— Start —
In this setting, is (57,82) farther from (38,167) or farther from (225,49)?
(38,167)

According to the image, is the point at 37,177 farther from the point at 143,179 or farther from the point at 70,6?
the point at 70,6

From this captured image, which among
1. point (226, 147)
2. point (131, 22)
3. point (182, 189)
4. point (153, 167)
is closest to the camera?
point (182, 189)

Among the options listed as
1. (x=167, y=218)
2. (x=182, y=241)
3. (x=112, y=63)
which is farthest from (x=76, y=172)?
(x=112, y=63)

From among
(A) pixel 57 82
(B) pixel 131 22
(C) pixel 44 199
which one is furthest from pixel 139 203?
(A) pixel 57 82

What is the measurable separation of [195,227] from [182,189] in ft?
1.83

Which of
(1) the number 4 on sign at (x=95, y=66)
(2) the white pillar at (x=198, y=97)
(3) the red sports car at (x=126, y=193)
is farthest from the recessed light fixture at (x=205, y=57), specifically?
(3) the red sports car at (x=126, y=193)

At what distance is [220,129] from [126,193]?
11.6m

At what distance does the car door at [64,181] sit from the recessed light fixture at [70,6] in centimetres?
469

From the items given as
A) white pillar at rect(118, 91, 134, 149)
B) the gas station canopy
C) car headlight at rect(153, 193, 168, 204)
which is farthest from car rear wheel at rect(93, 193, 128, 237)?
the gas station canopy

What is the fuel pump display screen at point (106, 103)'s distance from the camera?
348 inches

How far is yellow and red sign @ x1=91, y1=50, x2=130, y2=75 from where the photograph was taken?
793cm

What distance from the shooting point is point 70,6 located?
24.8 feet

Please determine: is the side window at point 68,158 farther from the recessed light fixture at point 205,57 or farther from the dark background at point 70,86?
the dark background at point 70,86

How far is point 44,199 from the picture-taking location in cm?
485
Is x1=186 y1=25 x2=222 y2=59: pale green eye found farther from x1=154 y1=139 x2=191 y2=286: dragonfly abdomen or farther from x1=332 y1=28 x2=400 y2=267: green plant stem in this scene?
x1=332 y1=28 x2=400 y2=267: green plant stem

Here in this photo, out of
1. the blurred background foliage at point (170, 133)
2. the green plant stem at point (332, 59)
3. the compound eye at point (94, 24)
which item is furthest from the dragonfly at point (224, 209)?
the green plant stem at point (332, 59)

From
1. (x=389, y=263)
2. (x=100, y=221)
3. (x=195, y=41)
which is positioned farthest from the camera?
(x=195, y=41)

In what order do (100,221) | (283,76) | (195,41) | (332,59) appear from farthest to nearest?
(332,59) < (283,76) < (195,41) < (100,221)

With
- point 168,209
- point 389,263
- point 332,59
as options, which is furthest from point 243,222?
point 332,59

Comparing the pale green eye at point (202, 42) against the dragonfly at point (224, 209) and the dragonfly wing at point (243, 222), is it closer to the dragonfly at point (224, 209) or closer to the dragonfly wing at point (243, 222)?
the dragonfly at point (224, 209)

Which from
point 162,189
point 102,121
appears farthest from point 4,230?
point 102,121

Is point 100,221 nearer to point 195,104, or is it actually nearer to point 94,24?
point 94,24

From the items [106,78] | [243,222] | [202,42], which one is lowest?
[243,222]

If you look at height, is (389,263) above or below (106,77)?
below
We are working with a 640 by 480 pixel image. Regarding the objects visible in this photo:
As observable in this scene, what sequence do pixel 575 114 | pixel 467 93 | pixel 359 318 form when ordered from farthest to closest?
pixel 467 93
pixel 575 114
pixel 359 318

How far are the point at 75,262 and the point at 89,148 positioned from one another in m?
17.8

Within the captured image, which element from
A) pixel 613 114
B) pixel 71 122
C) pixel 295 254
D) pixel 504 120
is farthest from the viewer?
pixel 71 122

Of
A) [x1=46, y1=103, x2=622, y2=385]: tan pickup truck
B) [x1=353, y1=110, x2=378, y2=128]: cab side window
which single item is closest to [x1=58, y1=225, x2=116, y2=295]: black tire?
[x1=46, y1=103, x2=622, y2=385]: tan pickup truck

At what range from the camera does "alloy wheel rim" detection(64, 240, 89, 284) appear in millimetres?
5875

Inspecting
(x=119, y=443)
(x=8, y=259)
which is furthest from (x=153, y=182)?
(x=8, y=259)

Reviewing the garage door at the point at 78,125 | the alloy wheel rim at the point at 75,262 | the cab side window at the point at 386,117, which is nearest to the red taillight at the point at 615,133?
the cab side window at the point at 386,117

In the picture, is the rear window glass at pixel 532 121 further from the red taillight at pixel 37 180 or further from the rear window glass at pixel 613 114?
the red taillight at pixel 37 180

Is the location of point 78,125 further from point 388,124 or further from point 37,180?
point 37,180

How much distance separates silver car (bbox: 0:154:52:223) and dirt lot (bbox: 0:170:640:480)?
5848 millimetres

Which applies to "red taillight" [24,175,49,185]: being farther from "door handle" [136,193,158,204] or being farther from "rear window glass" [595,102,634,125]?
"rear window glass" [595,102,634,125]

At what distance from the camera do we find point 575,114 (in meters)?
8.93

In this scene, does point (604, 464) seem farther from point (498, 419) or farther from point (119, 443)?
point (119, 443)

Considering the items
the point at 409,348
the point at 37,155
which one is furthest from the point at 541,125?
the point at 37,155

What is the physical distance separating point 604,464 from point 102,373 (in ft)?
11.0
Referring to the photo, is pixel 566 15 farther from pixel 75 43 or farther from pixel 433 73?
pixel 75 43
— End —
**Set exercise**
Output the entries exactly.

**Response to the task**
In this setting, is (57,82) farther from (38,167) or farther from (225,49)?
(38,167)

According to the image, is the point at 37,177 farther from the point at 143,179 or farther from the point at 70,6?
the point at 70,6

From this captured image, which among
1. point (226, 147)
2. point (131, 22)
3. point (182, 189)
4. point (153, 167)
is closest to the camera?
point (182, 189)

Among the options listed as
1. (x=167, y=218)
2. (x=182, y=241)
3. (x=112, y=63)
which is farthest from (x=76, y=172)?
(x=112, y=63)

From among
(A) pixel 57 82
(B) pixel 131 22
(C) pixel 44 199
which one is furthest from pixel 139 203?
(A) pixel 57 82

What is the measurable separation of [195,227] from [182,189] in ft?
1.83

Which of
(1) the number 4 on sign at (x=95, y=66)
(2) the white pillar at (x=198, y=97)
(3) the red sports car at (x=126, y=193)
is farthest from the recessed light fixture at (x=205, y=57), specifically?
(3) the red sports car at (x=126, y=193)

At what distance is [220,129] from [126,193]?
11.6m

At what distance does the car door at [64,181] sit from the recessed light fixture at [70,6] in centimetres?
469

From the items given as
A) white pillar at rect(118, 91, 134, 149)
B) the gas station canopy
C) car headlight at rect(153, 193, 168, 204)
which is farthest from car rear wheel at rect(93, 193, 128, 237)?
the gas station canopy

What is the fuel pump display screen at point (106, 103)'s distance from the camera?
348 inches

How far is yellow and red sign @ x1=91, y1=50, x2=130, y2=75 from where the photograph was taken?
793cm

What distance from the shooting point is point 70,6 located?
24.8 feet

Please determine: is the side window at point 68,158 farther from the recessed light fixture at point 205,57 or farther from the dark background at point 70,86?
the dark background at point 70,86

How far is point 44,199 from the picture-taking location in cm?
485
Is x1=186 y1=25 x2=222 y2=59: pale green eye found farther from x1=154 y1=139 x2=191 y2=286: dragonfly abdomen or farther from x1=332 y1=28 x2=400 y2=267: green plant stem in this scene?
x1=332 y1=28 x2=400 y2=267: green plant stem

Here in this photo, out of
1. the blurred background foliage at point (170, 133)
2. the green plant stem at point (332, 59)
3. the compound eye at point (94, 24)
which item is furthest from the dragonfly at point (224, 209)?
the green plant stem at point (332, 59)

From
1. (x=389, y=263)
2. (x=100, y=221)
3. (x=195, y=41)
which is positioned farthest from the camera?
(x=195, y=41)

In what order do (100,221) | (283,76) | (195,41) | (332,59) appear from farthest to nearest?
(332,59) < (283,76) < (195,41) < (100,221)

With
- point 168,209
- point 389,263
- point 332,59
as options, which is furthest from point 243,222?
point 332,59

Comparing the pale green eye at point (202, 42) against the dragonfly at point (224, 209) and the dragonfly wing at point (243, 222), is it closer to the dragonfly at point (224, 209) or closer to the dragonfly wing at point (243, 222)?
the dragonfly at point (224, 209)

Which from
point 162,189
point 102,121
appears farthest from point 4,230?
point 102,121

Is point 100,221 nearer to point 195,104, or is it actually nearer to point 94,24?
point 94,24

From the items [106,78] | [243,222] | [202,42], which one is lowest?
[243,222]

If you look at height, is (389,263) above or below (106,77)?
below
We are working with a 640 by 480 pixel image. Regarding the objects visible in this photo:
As observable in this scene, what sequence do pixel 575 114 | pixel 467 93 | pixel 359 318 form when ordered from farthest to closest?
pixel 467 93
pixel 575 114
pixel 359 318

How far are the point at 75,262 and the point at 89,148 positioned from one another in m?
17.8

Within the captured image, which element from
A) pixel 613 114
B) pixel 71 122
C) pixel 295 254
D) pixel 504 120
is farthest from the viewer?
pixel 71 122

Of
A) [x1=46, y1=103, x2=622, y2=385]: tan pickup truck
B) [x1=353, y1=110, x2=378, y2=128]: cab side window
which single item is closest to [x1=58, y1=225, x2=116, y2=295]: black tire?
[x1=46, y1=103, x2=622, y2=385]: tan pickup truck

At what range from the camera does "alloy wheel rim" detection(64, 240, 89, 284) appear in millimetres?
5875

Inspecting
(x=119, y=443)
(x=8, y=259)
which is furthest from (x=153, y=182)?
(x=8, y=259)

Reviewing the garage door at the point at 78,125 | the alloy wheel rim at the point at 75,262 | the cab side window at the point at 386,117, which is nearest to the red taillight at the point at 615,133?
the cab side window at the point at 386,117

In the picture, is the rear window glass at pixel 532 121 further from the red taillight at pixel 37 180 or further from the rear window glass at pixel 613 114?
the red taillight at pixel 37 180

Is the location of point 78,125 further from point 388,124 or further from point 37,180?
point 37,180

How much distance separates silver car (bbox: 0:154:52:223) and dirt lot (bbox: 0:170:640:480)?
5848 millimetres

Which applies to "red taillight" [24,175,49,185]: being farther from "door handle" [136,193,158,204] or being farther from "rear window glass" [595,102,634,125]?
"rear window glass" [595,102,634,125]

At what distance from the camera do we find point 575,114 (in meters)?
8.93

In this scene, does point (604, 464) seem farther from point (498, 419) or farther from point (119, 443)?
point (119, 443)

Considering the items
the point at 409,348
the point at 37,155
which one is furthest from the point at 541,125?
the point at 37,155

What is the physical distance separating point 604,464 from point 102,373 (in ft)?
11.0
Referring to the photo, is pixel 566 15 farther from pixel 75 43 or farther from pixel 433 73?
pixel 75 43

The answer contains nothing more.